RDV Systems: A First Look

If you want to show your next roadway design, or other civil engineering project, on the Web and let everyone interact with it in 3D, RDV Systems may be your new best friend.

While not quite up to par with what you have seen in the movie theater, RDV does an admirable job of taking raw CAD models and letting you fly around a scene, complete with moving cars, leaves on the trees, people walking—close to the future you have imagined for your design but now shareable with those that need to be brought up to speed on the extent of your genius. In a way that CAD, or ordinary fly-throughs cannot, RDV enables your audience — whether this is the urban planner, your boss, the head of the Department of Transportation (DoT), any of a number of less-gifted individuals, can now move around your project, imagine themselves in it or over it, love it and ultimately sign off on it.

What It Does

RDV, short for Rapid Design Visualization, can take not only CAD files, but also scenes from Google Earth, 3D scan data, foliage and people from model libraries to complete the virtual 3D scene. Revit and MicroStation input is common, but many other data formats can also be read in, including SketchUp, Civil 3D and AutoCAD.

Who's Using It?

City of Hartford, Conn., plans to modernize an interstate that goes through its downtown and is using RDV Systems to visualize possible plans. (Image courtesy of www.i84hartford.com.)

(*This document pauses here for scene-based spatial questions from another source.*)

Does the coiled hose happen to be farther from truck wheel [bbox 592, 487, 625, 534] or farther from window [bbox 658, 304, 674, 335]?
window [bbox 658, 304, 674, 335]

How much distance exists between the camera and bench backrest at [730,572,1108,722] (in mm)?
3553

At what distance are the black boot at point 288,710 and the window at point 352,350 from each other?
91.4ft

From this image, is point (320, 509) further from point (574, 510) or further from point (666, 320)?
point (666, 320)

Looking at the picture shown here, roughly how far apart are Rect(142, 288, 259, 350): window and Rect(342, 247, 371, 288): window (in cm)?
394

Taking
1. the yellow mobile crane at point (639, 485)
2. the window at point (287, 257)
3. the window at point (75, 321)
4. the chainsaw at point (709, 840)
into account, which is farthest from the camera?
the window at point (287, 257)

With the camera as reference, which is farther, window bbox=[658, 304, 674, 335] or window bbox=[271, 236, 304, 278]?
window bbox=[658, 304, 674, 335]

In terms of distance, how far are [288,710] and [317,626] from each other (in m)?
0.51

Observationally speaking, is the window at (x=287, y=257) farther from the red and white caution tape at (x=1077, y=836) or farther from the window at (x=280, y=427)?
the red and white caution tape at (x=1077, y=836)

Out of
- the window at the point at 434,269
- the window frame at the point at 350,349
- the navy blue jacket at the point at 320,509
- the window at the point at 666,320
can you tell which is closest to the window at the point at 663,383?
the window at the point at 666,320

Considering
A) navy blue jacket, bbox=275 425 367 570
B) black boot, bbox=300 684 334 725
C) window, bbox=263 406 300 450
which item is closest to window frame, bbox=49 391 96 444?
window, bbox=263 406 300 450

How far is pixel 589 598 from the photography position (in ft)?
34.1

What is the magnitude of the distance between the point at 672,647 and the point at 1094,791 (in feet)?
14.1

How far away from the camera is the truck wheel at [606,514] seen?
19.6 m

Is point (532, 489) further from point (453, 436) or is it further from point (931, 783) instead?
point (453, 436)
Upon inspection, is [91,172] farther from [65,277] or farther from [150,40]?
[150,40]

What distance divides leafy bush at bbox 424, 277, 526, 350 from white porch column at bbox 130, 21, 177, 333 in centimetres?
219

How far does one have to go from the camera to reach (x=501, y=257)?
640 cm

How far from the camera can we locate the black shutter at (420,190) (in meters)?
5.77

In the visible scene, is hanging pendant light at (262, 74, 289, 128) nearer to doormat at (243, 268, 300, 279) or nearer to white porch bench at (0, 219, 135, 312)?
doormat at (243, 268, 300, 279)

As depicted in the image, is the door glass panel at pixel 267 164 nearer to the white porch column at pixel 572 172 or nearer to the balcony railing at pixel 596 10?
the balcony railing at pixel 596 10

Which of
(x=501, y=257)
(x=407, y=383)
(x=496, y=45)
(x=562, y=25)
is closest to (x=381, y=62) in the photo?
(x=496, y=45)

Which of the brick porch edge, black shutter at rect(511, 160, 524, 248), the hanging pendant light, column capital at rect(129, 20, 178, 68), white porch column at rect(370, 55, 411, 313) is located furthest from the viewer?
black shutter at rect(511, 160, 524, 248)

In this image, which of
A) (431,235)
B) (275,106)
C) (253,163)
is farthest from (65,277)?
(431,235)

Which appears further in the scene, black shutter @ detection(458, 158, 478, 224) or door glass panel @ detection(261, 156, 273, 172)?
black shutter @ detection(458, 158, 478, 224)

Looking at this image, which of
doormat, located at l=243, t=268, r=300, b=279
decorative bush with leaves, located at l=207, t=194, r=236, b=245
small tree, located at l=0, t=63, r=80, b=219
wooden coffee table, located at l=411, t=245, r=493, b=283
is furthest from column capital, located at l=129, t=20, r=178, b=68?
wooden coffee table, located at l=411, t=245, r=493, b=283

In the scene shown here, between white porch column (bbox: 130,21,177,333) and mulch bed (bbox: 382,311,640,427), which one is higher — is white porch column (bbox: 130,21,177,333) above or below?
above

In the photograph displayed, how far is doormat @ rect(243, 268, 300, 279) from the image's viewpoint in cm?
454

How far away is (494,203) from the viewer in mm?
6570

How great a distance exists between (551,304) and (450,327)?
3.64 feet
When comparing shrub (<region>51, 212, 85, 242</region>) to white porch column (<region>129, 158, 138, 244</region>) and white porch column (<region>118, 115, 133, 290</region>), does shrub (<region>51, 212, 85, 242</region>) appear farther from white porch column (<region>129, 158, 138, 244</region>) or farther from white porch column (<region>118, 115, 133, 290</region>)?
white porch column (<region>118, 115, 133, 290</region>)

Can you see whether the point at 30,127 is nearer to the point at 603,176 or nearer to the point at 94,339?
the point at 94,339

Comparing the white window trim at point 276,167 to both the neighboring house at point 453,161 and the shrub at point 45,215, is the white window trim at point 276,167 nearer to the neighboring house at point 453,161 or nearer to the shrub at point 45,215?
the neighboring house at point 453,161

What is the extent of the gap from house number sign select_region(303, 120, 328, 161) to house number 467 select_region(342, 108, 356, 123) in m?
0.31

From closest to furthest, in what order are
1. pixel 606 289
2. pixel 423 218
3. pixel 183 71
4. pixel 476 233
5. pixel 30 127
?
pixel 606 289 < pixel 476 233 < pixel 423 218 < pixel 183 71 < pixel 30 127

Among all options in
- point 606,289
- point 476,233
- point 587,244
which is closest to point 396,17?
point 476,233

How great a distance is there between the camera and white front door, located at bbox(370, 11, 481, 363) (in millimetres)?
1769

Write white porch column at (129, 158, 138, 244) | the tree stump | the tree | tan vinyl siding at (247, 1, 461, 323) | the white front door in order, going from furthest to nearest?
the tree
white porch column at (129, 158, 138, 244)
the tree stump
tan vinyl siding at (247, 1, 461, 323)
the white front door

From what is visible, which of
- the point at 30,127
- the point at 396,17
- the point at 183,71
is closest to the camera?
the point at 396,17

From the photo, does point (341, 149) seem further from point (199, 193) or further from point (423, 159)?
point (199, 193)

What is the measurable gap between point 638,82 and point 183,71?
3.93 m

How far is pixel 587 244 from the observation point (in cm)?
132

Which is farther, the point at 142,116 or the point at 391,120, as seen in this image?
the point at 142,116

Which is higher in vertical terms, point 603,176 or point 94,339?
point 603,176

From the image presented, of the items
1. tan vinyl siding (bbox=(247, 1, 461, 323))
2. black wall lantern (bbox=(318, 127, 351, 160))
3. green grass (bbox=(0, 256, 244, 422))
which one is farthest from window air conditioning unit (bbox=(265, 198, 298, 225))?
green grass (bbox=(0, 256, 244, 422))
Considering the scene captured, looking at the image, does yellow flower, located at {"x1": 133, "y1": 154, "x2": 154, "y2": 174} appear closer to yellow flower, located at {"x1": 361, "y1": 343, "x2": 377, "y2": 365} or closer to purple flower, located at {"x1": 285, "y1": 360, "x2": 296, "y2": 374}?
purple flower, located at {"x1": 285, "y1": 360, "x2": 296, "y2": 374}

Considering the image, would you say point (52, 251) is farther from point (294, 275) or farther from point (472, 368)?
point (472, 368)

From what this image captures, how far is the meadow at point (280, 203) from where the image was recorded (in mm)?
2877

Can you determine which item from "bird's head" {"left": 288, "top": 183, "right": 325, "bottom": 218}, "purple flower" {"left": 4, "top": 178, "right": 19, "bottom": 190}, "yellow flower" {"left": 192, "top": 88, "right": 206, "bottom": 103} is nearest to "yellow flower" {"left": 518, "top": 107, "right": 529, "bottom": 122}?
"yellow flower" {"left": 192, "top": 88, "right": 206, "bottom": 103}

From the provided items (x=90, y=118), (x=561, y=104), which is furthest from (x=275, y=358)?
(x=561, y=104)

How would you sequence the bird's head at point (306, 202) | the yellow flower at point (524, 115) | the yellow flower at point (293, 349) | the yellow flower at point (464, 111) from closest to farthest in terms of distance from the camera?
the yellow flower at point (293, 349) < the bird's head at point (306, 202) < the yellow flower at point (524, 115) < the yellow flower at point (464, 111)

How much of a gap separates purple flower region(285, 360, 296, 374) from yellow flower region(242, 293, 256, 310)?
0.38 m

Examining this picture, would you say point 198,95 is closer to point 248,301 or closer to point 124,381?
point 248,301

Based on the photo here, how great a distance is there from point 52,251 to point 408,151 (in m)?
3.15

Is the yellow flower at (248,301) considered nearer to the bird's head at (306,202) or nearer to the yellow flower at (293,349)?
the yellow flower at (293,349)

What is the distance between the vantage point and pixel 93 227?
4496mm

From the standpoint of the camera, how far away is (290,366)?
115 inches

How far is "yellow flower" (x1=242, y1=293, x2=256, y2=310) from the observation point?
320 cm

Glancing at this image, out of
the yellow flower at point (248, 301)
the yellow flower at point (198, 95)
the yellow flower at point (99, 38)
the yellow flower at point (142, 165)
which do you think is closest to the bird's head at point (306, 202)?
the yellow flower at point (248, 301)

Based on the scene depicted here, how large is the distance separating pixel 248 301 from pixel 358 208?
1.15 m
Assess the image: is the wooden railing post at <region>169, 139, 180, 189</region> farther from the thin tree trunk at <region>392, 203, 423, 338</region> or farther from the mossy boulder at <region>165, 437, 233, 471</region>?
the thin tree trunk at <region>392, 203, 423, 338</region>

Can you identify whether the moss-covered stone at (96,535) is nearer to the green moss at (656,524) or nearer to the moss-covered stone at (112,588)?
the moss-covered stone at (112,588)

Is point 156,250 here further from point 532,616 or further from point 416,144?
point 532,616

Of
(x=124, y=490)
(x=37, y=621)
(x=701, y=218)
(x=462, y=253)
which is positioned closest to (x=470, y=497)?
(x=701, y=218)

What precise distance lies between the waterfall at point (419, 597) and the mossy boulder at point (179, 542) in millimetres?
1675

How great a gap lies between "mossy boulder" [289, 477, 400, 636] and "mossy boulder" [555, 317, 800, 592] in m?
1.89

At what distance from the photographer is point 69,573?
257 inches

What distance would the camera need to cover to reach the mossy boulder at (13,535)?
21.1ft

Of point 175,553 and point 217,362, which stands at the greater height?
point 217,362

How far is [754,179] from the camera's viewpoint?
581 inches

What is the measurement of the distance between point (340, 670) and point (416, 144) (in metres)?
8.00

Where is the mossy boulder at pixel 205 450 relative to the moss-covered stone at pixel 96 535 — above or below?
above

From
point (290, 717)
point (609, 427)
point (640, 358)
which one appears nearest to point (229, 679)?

RDV Systems is already in use by several state departments of transportation, including the Connecticut DoT, Florida DoT, New Jersey DoT, Maine DoT and North Carolina DoT as well as regions from San Diego to New England. For example, RDV has been used on the I-84 project. In what may be the most ambitious of all projects with which RDV is involved, Connecticut has modeled theI-84 corridor modernization as it winds through downtown Hartford, with options that go from an elevated roadway to one that is completely underground in a suburban tunnel. By the time it is finished, it could cost over $10 billion. On its site, where the RDV 3D model is featured front and center, you can “drive” down the highway and gaze around the tall buildings nearby, down at a baseball field or under sunny skies. Served up to the public, Connecticut uses it to show their tax dollars at work, in a manner far superior—and more interactively—than the usual series of artist depictions on foam core at town hall meetings. Anyone who has used Google Earth will soon be able to zoom in and out, pan, fly or drive through Hartford using a mouse. A handy inset screen shows preset views.

Used as much as a PR tool as an engineering one, the moribund scenes of the present day, aging interstate with crumbling roadway, rusty steel and foreboding underpasses, are transformed under blue skies with puffy clouds, parks with flowers in full bloom and a healthy citizenry on new bike paths. Who would not buy into a project like that? Especially when it is so much fun to interact with Dolio Kafri, RDV's Vice President of Sales, insists that creating the models is easy “It is very straight-forward. With one hour of training, our customers can create unlimited interactive videos off the 3D models. Training for a Microstation or Civil 3D operator to create a 3D model is about one week."

123BIM.com

RDV maintains the 123BIM.com website to host 3D project models. Browser-based and in the cloud, it requires no installation and can be used with any mobile device to view and interact with a 3D scene. You can send your project to 123BIM.com so everyone has access to it. The conversion from CAD to an RDV model is done on cloud processors.

How Much?

Sold using a software-as-a- service, or SaaS, model, 123BIM.com starts with the “Silver” plan at $400/month per seat for up to two users. There is a $500 setup fee. Using the publishing tool, which requires paying for use of 123BIM.com, costs $400 a month with a setup fee of $500. A “Gold” plan for 123BIM.com accommodates eight users and has a $1,000 setup fee. The publishing tool adds $700 a month and requires an additional$1,000 setup fee. The top-of-the-line “Platinum” plan can have 20 users and requires a $1,200 setup fee, with publishing adding an additional$1,200 a month. Annual discounts are available.

The Company

Born out of the hot Israeli startup boom in 2005, RDV's software development is based in Tel Aviv; North America operations are in Manchester, N.H. and a new sales and marketing office opened in New York City late last year. RDV Systems is headed mostly by Israeli executives with a good deal of civil engineering and CAD experience. Its most recent round of funding, $1 million by Hong Kong's Glodon Software, is meant to increase the company's footprint in the North American market. In addition to software, the company also provides modeling and visualization services to the architecture, engineering and construction community.